Staatssekretär von der Heide sagte dazu weiter im Interview:

Schulz ergänzte: „Dass die Autozüge auch unter einer Oberleitung weiterhin zwischen Niebüll und Westerland verkehren können, ist ein kleiner aber natürlich wichtiger Teilaspekt des gesamten Elektrifizierungsprojektes. Das Zwischenergebnis der Studie stärkt uns in unserer Zuversicht auf eine gute gemeinsame Lösung. Ich freue mich, dass wir nun eine vielversprechende Diskussionsgrundlage haben, deren Details es in weiteren Schritten mit der Expertise aus der täglichen Arbeitspraxis der Autozugbetreiber abzugleichen gilt.“

„Die Studienergebnisse werden wir gerne zum Anlass nehmen, um zu prüfen, ob und inwieweit diese praxisorientiert umgesetzt werden können. Augenscheinlich müssen die Vorschläge insbesondere mit Blick auf das Sicherheitskonzept der Autozüge geprüft werden. Die entsprechenden Gutachter und Sachverständigen werden sich nunmehr damit befassen. Für uns hat das Thema Sicherheit hierbei die höchste Priorität, nebst einer Bewertung der deutlich reduzierten Kapazität der Autozüge, Konsequenzen für Verladung und Betriebsqualität sowie Wirtschaftlichkeit. Ein fundiertes Ergebnis werden wir hierzu sicherlich im September kommunizieren können“, sagte Dr. Markus Hunkel, Chief Executive RDC Deutschland.

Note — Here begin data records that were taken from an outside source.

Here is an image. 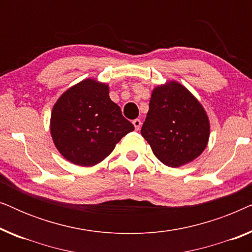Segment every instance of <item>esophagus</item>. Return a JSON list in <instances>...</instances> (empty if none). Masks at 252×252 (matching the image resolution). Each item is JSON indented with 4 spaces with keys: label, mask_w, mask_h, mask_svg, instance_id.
Here are the masks:
<instances>
[{
    "label": "esophagus",
    "mask_w": 252,
    "mask_h": 252,
    "mask_svg": "<svg viewBox=\"0 0 252 252\" xmlns=\"http://www.w3.org/2000/svg\"><path fill=\"white\" fill-rule=\"evenodd\" d=\"M141 120L140 119H135V120H133V125H134V128H135L136 130H139L140 129V127H141Z\"/></svg>",
    "instance_id": "34e87169"
}]
</instances>
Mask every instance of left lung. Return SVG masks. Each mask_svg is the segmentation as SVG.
<instances>
[{
	"instance_id": "1",
	"label": "left lung",
	"mask_w": 252,
	"mask_h": 252,
	"mask_svg": "<svg viewBox=\"0 0 252 252\" xmlns=\"http://www.w3.org/2000/svg\"><path fill=\"white\" fill-rule=\"evenodd\" d=\"M141 134L161 163L180 167L208 146L210 120L201 102L180 82L170 80L151 93Z\"/></svg>"
}]
</instances>
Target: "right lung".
I'll return each instance as SVG.
<instances>
[{"label":"right lung","instance_id":"right-lung-1","mask_svg":"<svg viewBox=\"0 0 252 252\" xmlns=\"http://www.w3.org/2000/svg\"><path fill=\"white\" fill-rule=\"evenodd\" d=\"M134 130L109 96V85L85 79L66 89L53 106L50 134L55 147L70 163L94 166Z\"/></svg>","mask_w":252,"mask_h":252}]
</instances>
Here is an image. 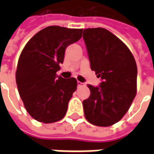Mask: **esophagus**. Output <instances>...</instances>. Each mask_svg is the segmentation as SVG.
<instances>
[{"mask_svg":"<svg viewBox=\"0 0 154 154\" xmlns=\"http://www.w3.org/2000/svg\"><path fill=\"white\" fill-rule=\"evenodd\" d=\"M84 85H85V84L82 83V82H79V81L77 82V86H78V87H82V86H84Z\"/></svg>","mask_w":154,"mask_h":154,"instance_id":"1","label":"esophagus"}]
</instances>
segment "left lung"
<instances>
[{
	"label": "left lung",
	"instance_id": "left-lung-1",
	"mask_svg": "<svg viewBox=\"0 0 154 154\" xmlns=\"http://www.w3.org/2000/svg\"><path fill=\"white\" fill-rule=\"evenodd\" d=\"M91 68L102 79L99 87L88 85L84 115L94 125L107 127L122 119L137 93V65L129 48L104 28L84 29Z\"/></svg>",
	"mask_w": 154,
	"mask_h": 154
}]
</instances>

Franco Lippolis, Leiter DB Inselverkehre Sylt und Wangerooge: „Der Deutschen Bahn liegen die Ergebnisse des Gutachtens erst seit Kurzem vor. Auch für uns steht Sicherheit an oberster Stelle. Zudem müssen wir mögliche Auswirkungen auf die Kapazität unserer Autozüge sowie auf die betriebliche Tauglichkeit zunächst prüfen. Neben der technischen Umsetzbarkeit muss auch eine praxisorientierte Lösung im Sinne der Interessenvertretungen der Insel entwickelt werden. Wir werden die Studienergebnisse auch unter diesen Aspekten bewerten, um die nächsten möglichen Schritte im engen Schulterschluss mit dem Land Schleswig-Holstein im Sinne einer starken Schiene zu erarbeiten.“

Hintergrund Elektrifizierung Marschbahn:

Die Marschbahnstrecke zwischen Hamburg und Westerland soll zur klimaneutralen Verkehrsachse der Westküste werden. Züge sollen dort ab Anfang der 2030er-Jahre statt mit Diesel elektrisch unter Oberleitung fahren. Die Marschbahn nimmt als nicht elektrifizierte, aber stark befahrene Bahnstrecke deutschlandweit eine Sonderrolle ein. Züge aus dem restlichen Bundesgebiet müssen derzeit in Itzehoe von E-Lok auf Diesellok umgekuppelt werden, was Zeitverluste und Mehrkosten mit sich bringt. Die vollständige Elektrifizierung soll diesen Sonderzustand beseitigen und außerdem noch folgende Vorteile mitbringen:

  • höhere Betriebsqualität auf der gesamten Marschbahnstrecke durch leistungsfähigere E-Lok, die eine geringere Anfälligkeit für Ausfälle zeigen und leichter zu warten sind,
  • klimaneutraler und CO2-freier Nah- und Fernverkehr durch lokal produzierten Windstrom,
  • Möglichkeit der ICE-Anbindung,
  • umsteigefreie, zuverlässige und schnellere Verbindungen für Pendlerinnen und Pendler sowie zu Schleswig-Holsteins touristischen Hauptzielen an der Westküste,
  • Kosteneinsparungen im Betrieb von ca. 8 Millionen Euro pro Jahr.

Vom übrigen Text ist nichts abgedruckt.